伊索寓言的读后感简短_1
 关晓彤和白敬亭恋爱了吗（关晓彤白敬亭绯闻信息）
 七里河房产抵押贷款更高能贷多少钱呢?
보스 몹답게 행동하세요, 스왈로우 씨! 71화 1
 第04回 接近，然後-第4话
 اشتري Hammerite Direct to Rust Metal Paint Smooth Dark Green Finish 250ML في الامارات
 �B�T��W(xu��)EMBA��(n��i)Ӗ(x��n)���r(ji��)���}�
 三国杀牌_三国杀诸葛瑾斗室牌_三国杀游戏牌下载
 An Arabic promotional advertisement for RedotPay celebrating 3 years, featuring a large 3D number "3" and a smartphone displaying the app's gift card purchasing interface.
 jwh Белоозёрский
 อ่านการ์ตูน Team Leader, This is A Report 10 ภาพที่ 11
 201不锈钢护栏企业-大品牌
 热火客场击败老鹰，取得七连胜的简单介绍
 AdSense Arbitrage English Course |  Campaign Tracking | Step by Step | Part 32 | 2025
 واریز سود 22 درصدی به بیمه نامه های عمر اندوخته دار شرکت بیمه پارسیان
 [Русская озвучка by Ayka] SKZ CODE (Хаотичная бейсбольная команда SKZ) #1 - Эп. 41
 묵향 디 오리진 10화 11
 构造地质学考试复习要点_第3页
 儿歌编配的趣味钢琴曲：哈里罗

Task brief:
Copy each entry exactly, with nothing added or dropped.

Problem solution:
伊索寓言的读后感简短_1
 关晓彤和白敬亭恋爱了吗（关晓彤白敬亭绯闻信息）
 七里河房产抵押贷款更高能贷多少钱呢?
보스 몹답게 행동하세요, 스왈로우 씨! 71화 1
 第04回 接近，然後-第4话
 اشتري Hammerite Direct to Rust Metal Paint Smooth Dark Green Finish 250ML في الامارات
 �B�T��W(xu��)EMBA��(n��i)Ӗ(x��n)���r(ji��)���}�
 三国杀牌_三国杀诸葛瑾斗室牌_三国杀游戏牌下载
 An Arabic promotional advertisement for RedotPay celebrating 3 years, featuring a large 3D number "3" and a smartphone displaying the app's gift card purchasing interface.
 jwh Белоозёрский
 อ่านการ์ตูน Team Leader, This is A Report 10 ภาพที่ 11
 201不锈钢护栏企业-大品牌
 热火客场击败老鹰，取得七连胜的简单介绍
 AdSense Arbitrage English Course |  Campaign Tracking | Step by Step | Part 32 | 2025
 واریز سود 22 درصدی به بیمه نامه های عمر اندوخته دار شرکت بیمه پارسیان
 [Русская озвучка by Ayka] SKZ CODE (Хаотичная бейсбольная команда SKZ) #1 - Эп. 41
 묵향 디 오리진 10화 11
 构造地质学考试复习要点_第3页
 儿歌编配的趣味钢琴曲：哈里罗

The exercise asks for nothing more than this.